Australia, ranked second in overall performance, has a much less socialized system of care than the UK. It operates as a “Medicare for all” system, with the government paying the bill to private providers, but some patients “opt out” for private care. In a way, it is similar to American education with a mix of public and private school options.
Finally, the Dutch who rank third overall but are first in access, and second in equity, have a system that includes community rated premiums, managed competition with subsidies for the poor, and a mandate that everyone participate. It’s not all that different than the ACA tried to establish for us.
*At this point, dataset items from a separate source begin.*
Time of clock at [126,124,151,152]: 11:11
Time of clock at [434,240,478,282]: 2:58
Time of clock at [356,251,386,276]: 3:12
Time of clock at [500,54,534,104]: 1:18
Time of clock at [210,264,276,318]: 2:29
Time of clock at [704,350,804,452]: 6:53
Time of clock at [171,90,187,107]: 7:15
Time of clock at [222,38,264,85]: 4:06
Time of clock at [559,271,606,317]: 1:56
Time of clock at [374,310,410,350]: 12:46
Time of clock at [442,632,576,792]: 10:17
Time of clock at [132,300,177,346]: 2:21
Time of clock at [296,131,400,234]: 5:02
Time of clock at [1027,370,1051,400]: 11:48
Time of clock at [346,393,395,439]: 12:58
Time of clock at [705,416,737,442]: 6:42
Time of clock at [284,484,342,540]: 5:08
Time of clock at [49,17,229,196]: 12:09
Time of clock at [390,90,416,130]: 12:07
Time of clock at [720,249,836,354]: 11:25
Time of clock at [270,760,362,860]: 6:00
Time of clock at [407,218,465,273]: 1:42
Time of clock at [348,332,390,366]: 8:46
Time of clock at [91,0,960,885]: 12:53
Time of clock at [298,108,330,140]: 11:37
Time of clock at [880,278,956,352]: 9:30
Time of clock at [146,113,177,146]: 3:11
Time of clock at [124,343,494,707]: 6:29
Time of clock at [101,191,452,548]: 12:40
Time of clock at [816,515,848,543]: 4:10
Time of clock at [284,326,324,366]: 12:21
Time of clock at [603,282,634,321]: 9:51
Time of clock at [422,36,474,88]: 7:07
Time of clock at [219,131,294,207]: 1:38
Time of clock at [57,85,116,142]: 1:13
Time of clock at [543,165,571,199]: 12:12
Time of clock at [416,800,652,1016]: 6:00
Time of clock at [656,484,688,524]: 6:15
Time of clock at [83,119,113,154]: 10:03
Looking forward, I do not see much happening in 2018 other than an election. Perhaps the erosion of the accomplishments by the Obama administration with the ACA is over. Perhaps we will limp forward toward better understanding of how to effectively achieve the Triple Aim with the hope that someday all the pain and suffering we have now, and will continue to have for a while, will end. Perhaps someday we will have the wisdom and the better experience of the Dutch, the Brits, or the Aussies. Between now and that time I encourage you to continue to work for something better globally, and to ask yourself on a daily basis what you can do locally within the current constraints to make things better. To be better a significant transformation is required at all levels. I contend, as I have for sometime, that to be better we need to put our personal and institutional concerns behind those of our patients, and in particular behind the concerns of the underserved who experience both medical neglect and economic inequities.
I do not like the “dog whistle” politics of “Make America Great Again,” but I sure would love it if in a few years the international rankings of healthcare showed us to be number one in all categories. For that dream to come true there is a lot of work to be done.